Per KIA, azienda produttrice di automobili appartenente al gruppo Hyunday, la definizione di native advertising è poco chiara perché nel mercato c’è molta confusione, ma risponde a un obiettivo ben preciso, cioè quello di veicolare ai propri clienti dei contenuti in linea con le loro aspettative. Del native advertising, in particolare, viene sottolineata la dimensione di non invasività e l’integrazione tra la presenza della marca e il suo contesto.

“Il concetto di native advertising confonde ancora attività editoriali con attività pubblicitarie. Il vantaggio del native però dare dei contenuti al nostro cliente di

riferimento in linea con le sue aspettative, che non siano contenuti pubblicitari. Per noi è di fondamentale importanza perché parliamo al cliente apertamente, senza interrompere la sua attenzione, ma è il potenziale cliente che in quel momento si ricava un momento suo personale di privacy dove si va ad approfondire delle sue curiosità per quanto riguarda tecnologia e design, e all’interno di quell’argomento ci vede KIA che è integrata perfettamente nel contenuto.”

[Giuseppe Mazzarra] Nel caso di un’azienda inserzionista del settore fashion, la decisione di fare native advertising si è inserita all’interno di una proposta da parte del centro media di una strategia di comunicazione integrata.

“L’esigenza di fare native non è nata interna all’azienda, ma è stata una proposta dell’agenzia di media buying. Uno degli obiettivi del piano marketing del 2016 era quello di rendere il canale digitale come il canale principale di comunicazione dell’azienda. Le agenzie che ci seguono ci hanno consigliato dei metodi innovativi ma abbordabili in termini di tecnologia e di budget. Il media buyer ci ha parlato della “moda” del momento, il native advertising, che secondo noi è un modo di fare pubblicità online armonizzandolo con il contesto in cui l’utente si trova.”

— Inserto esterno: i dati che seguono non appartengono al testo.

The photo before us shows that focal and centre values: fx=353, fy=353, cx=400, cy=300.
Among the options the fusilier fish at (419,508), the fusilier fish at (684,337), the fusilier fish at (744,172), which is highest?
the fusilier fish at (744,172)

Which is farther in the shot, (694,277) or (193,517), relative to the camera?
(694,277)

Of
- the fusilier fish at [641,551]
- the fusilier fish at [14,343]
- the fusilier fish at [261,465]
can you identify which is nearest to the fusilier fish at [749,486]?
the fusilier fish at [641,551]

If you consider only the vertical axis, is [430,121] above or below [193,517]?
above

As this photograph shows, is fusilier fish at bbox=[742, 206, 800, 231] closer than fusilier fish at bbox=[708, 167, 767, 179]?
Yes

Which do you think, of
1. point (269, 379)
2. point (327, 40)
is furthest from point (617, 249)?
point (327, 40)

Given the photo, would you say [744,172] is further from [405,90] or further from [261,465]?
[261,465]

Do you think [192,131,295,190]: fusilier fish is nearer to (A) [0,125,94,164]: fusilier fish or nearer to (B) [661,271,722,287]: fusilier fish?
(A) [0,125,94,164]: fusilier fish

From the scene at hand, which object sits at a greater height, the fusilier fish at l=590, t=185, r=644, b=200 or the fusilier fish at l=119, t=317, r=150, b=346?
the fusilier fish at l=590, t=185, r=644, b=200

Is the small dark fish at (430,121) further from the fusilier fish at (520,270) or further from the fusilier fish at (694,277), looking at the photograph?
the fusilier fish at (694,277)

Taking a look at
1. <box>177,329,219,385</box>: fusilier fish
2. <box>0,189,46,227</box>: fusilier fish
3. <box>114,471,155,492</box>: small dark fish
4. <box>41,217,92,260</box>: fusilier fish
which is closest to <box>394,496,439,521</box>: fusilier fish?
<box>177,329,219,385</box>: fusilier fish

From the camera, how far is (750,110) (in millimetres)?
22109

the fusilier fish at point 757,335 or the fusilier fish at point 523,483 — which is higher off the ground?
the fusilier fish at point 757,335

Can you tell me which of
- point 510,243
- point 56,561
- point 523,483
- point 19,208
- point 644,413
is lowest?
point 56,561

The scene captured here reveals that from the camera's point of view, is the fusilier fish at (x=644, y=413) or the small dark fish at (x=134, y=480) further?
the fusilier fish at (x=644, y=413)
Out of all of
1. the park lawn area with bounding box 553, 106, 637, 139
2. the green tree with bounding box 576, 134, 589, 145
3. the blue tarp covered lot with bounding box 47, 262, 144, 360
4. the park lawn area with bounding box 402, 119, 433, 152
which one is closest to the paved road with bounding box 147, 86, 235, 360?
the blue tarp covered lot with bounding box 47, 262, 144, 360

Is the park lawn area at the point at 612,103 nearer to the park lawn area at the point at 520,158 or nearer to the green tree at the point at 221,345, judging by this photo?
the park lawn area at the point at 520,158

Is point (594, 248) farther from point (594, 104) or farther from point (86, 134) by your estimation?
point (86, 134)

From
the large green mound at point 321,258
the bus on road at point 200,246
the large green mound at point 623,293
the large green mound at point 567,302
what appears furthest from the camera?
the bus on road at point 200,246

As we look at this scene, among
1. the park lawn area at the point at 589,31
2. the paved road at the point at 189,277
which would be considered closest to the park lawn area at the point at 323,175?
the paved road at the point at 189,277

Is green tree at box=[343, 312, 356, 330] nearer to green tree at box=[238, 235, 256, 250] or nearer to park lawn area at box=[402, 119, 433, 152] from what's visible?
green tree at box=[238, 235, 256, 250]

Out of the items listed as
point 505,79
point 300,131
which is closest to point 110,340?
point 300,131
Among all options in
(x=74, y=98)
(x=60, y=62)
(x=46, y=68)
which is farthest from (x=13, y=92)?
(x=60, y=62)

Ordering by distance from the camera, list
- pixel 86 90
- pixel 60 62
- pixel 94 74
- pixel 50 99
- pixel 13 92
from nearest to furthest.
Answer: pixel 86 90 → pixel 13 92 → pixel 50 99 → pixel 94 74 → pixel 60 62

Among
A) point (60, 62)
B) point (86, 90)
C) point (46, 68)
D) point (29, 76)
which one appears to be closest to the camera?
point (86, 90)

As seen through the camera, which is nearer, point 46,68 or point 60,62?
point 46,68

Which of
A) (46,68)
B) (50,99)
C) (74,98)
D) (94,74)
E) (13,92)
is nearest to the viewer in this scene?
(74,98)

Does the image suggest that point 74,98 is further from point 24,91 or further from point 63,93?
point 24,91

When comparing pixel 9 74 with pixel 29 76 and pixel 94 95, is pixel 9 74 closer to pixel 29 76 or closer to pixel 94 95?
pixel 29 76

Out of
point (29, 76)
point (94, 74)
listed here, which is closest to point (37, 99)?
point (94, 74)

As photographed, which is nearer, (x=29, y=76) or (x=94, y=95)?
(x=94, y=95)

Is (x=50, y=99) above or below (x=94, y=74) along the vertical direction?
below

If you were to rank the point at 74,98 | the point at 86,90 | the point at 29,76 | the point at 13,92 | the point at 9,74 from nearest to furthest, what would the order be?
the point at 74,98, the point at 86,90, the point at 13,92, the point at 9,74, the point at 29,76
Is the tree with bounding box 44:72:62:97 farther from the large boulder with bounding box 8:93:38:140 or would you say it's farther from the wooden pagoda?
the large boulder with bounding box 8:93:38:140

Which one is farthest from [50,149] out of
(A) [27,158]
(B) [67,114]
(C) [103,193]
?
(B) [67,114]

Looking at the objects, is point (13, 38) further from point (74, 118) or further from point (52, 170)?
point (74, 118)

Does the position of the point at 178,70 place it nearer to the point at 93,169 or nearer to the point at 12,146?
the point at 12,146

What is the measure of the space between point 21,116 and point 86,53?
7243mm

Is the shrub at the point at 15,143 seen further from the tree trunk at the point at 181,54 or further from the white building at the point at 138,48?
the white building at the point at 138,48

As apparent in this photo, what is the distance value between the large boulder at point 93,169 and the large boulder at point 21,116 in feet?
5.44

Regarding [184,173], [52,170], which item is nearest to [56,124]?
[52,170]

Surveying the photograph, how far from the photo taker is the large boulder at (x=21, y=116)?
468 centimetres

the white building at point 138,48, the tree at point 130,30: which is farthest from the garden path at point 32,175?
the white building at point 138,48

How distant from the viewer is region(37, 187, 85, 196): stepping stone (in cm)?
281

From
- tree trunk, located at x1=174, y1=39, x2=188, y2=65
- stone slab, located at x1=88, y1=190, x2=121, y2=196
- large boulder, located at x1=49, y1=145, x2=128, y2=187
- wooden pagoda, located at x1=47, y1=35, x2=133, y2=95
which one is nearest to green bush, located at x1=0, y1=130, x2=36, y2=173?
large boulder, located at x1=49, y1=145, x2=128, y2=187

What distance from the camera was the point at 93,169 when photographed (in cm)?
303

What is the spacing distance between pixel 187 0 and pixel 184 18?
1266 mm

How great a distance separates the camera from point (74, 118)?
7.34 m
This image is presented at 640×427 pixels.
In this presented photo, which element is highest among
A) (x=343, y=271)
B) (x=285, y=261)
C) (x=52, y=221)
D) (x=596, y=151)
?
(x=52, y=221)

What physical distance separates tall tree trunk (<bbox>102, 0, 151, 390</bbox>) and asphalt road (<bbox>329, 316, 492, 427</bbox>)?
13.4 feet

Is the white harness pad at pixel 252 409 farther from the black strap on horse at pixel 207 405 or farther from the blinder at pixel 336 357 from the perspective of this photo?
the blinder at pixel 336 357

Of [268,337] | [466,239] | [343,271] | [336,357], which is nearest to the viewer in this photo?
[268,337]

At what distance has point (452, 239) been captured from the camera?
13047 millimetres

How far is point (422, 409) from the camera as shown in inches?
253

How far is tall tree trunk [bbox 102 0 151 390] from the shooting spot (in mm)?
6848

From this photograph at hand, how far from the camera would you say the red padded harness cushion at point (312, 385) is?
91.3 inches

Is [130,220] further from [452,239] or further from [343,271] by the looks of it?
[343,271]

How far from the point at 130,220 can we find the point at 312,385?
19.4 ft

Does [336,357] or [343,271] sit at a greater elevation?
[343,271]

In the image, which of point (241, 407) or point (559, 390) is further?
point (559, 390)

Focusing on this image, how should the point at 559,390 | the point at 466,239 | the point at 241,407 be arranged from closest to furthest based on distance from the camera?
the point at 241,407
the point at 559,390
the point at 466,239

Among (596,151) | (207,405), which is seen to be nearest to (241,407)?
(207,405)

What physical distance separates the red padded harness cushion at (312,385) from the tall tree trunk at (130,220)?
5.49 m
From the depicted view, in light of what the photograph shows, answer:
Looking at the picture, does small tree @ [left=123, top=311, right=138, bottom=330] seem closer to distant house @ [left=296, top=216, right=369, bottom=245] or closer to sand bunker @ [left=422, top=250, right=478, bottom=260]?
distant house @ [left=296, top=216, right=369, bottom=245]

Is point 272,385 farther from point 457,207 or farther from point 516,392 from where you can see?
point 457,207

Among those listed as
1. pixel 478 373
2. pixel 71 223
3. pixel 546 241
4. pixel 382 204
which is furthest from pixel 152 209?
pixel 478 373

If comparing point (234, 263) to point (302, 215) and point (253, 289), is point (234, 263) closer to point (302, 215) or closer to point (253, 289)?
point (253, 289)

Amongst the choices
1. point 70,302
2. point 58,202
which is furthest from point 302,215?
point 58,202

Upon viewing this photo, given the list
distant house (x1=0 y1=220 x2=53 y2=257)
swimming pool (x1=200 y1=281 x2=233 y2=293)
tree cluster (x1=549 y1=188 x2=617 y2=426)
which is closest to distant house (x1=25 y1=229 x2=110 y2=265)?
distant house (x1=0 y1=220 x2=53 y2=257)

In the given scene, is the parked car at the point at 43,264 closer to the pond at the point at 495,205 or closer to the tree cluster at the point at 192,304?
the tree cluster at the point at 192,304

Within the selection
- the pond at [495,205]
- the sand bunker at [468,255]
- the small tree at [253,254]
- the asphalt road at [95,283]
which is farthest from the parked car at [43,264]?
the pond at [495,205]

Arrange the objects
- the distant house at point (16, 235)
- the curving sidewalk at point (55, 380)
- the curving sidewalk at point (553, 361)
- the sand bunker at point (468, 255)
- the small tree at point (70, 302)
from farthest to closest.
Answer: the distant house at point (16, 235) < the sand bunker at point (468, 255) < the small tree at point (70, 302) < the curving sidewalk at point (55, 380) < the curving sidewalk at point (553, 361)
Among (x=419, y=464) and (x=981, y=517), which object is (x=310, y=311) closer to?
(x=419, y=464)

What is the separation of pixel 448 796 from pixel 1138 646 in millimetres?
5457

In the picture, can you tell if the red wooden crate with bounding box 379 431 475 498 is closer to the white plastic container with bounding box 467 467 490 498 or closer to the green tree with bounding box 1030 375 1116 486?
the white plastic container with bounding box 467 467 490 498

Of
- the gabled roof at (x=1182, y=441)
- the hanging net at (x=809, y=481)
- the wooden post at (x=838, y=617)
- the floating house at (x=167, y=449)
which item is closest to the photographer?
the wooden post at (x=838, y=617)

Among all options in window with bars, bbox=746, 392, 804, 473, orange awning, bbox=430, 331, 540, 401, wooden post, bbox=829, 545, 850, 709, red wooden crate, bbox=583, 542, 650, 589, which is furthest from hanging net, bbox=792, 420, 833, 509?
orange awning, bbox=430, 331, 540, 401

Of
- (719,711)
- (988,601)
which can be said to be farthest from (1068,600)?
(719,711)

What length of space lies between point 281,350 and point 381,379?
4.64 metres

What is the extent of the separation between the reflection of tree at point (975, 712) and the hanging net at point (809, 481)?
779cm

[Digital Marketing Specialist – azienda settore fashion] L’armonia di un contenuto con il contesto circostante è un carattere sottolineato da quasi tutti i player intervistati. Si tratta della caratteristica fondamentale anche secondo il digital marketing manager di Pixartprinting, azienda specializzata nella stampa online di materiale di comunicazione. Il native advertising ha diverse sfaccettature: nella definizione dello IAB, come sottolineato anche dagli editori e dalle agenzie, significa ben sei forme di pubblicità diverse. E queste sono tutte prese in considerazione da Pixartprinting, che però dà una declinazione particolare di native advertising, intendendo la social advertising – in particolare la pubblicità su Facebook – come la forma più nativa di pubblicità in quanto perfettamente coerente con l’esperienza utente in quel contesto particolare.

“Credo che Facebook rappresenti al massimo il native advertising, perché profila adeguatamente l’utente e contemporaneamente, all’interno della sua esperienza utente, si mostrano annunci che non sono disruptive rispetto al contesto.”

[Davide Turatti] Si vedrà nel paragrafo 3.9, dedicato agli esempi di applicazione del native advertising da parte delle aziende inserzioniste – comprendente l’esempio di Pixartprinting, come il native

advertising in senso stretto non venga esattamente perseguito dall’azienda, sebbene abbia una forte idea del potenziale del content marketing e del suo sfruttamento.